Looks like scaling to me, the way scaling is dealt with when forging depends a bit on the composition of the metal and the heat that is used (lots of heat=lots of scaling, you can eat away a lot of the material just in scaling if you work too hot). Normally after you acquire practice working scaling wont be a problem. These days "hand made" forging doesn't necessarily mean a guy hammering away on the piece over an anvil. Its usually open die forging: the guy moves the piece from one hydraulic hammer to the other, as each has a different shaped head and the metal can spread at the sides, until the final shape is obtained.

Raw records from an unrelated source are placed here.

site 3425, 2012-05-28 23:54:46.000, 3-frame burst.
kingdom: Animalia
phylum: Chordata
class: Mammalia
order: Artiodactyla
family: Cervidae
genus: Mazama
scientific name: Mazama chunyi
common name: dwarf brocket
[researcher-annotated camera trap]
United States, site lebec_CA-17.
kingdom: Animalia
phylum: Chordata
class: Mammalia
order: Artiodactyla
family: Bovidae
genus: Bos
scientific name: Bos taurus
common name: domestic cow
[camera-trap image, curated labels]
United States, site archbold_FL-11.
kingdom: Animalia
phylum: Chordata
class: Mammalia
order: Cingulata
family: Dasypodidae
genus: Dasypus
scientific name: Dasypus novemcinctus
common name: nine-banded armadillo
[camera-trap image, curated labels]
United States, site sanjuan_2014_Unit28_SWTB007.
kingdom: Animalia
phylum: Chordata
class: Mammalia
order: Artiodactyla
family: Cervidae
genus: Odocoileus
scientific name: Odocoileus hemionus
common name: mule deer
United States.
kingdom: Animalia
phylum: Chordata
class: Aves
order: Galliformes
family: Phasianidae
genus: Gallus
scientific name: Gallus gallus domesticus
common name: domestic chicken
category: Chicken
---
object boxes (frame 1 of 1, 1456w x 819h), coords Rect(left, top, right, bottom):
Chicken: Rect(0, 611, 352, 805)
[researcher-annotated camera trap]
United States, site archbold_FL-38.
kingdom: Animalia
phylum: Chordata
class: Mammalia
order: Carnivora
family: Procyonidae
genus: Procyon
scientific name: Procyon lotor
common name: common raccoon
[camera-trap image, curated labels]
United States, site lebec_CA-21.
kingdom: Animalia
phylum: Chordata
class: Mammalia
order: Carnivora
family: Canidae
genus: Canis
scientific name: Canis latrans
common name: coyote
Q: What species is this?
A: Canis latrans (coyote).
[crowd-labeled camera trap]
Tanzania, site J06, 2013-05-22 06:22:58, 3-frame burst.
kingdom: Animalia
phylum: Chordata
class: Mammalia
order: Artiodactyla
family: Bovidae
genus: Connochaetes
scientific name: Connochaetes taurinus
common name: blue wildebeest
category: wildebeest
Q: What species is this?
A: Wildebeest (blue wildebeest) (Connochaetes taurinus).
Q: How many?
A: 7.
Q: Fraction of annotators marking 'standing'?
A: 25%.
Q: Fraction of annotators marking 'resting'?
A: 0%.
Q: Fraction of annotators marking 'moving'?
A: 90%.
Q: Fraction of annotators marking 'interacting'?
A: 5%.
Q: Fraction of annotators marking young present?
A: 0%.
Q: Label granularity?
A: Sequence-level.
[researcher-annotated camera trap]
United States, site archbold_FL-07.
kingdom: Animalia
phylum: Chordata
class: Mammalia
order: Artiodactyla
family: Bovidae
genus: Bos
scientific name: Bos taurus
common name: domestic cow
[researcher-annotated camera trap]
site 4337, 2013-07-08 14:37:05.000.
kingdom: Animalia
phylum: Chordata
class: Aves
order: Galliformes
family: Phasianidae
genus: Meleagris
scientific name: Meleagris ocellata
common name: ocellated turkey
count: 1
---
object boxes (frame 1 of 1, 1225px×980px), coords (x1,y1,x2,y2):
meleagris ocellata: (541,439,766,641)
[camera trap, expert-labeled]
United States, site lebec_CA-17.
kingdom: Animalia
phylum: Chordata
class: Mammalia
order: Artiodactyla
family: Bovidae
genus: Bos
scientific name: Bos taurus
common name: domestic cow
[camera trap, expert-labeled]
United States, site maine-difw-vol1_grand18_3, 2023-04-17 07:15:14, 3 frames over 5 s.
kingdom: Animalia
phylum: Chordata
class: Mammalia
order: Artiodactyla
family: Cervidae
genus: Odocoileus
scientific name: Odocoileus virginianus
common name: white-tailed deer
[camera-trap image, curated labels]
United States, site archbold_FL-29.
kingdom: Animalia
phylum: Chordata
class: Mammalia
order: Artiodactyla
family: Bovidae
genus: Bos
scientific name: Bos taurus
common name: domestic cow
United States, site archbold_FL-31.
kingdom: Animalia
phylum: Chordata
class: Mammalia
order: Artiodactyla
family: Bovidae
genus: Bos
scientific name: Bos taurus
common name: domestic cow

That's opposed to the close die forging where there is a die with the final product shape and the metal is formed into it by one single hammer and this one can be all automated. They both are forms of drop forging but the first one often falls into the "hand forged" just because there's a worker moving the piece to shape it.
While scaling can be just a surface thing, so it wont matter much and can still be removed by you (and btw, some can be left on purpose as hand made sort of aesthetic reason), what would worry me is what is visible in your first picture, right at the back of the ground edge, forming a sort of C, it seems like the edge of a rather big chip (unless its just the picture that fools the eye). Can be that is somehow fused or a proper crack, its hard to say on the ground side because grinding moves the metal over a bit but it shows the depth of it.
Also the darker corner (up and left) on the edge would make me think that they started grinding there and it got too hot while doing the rest. Others might have different opinions on that.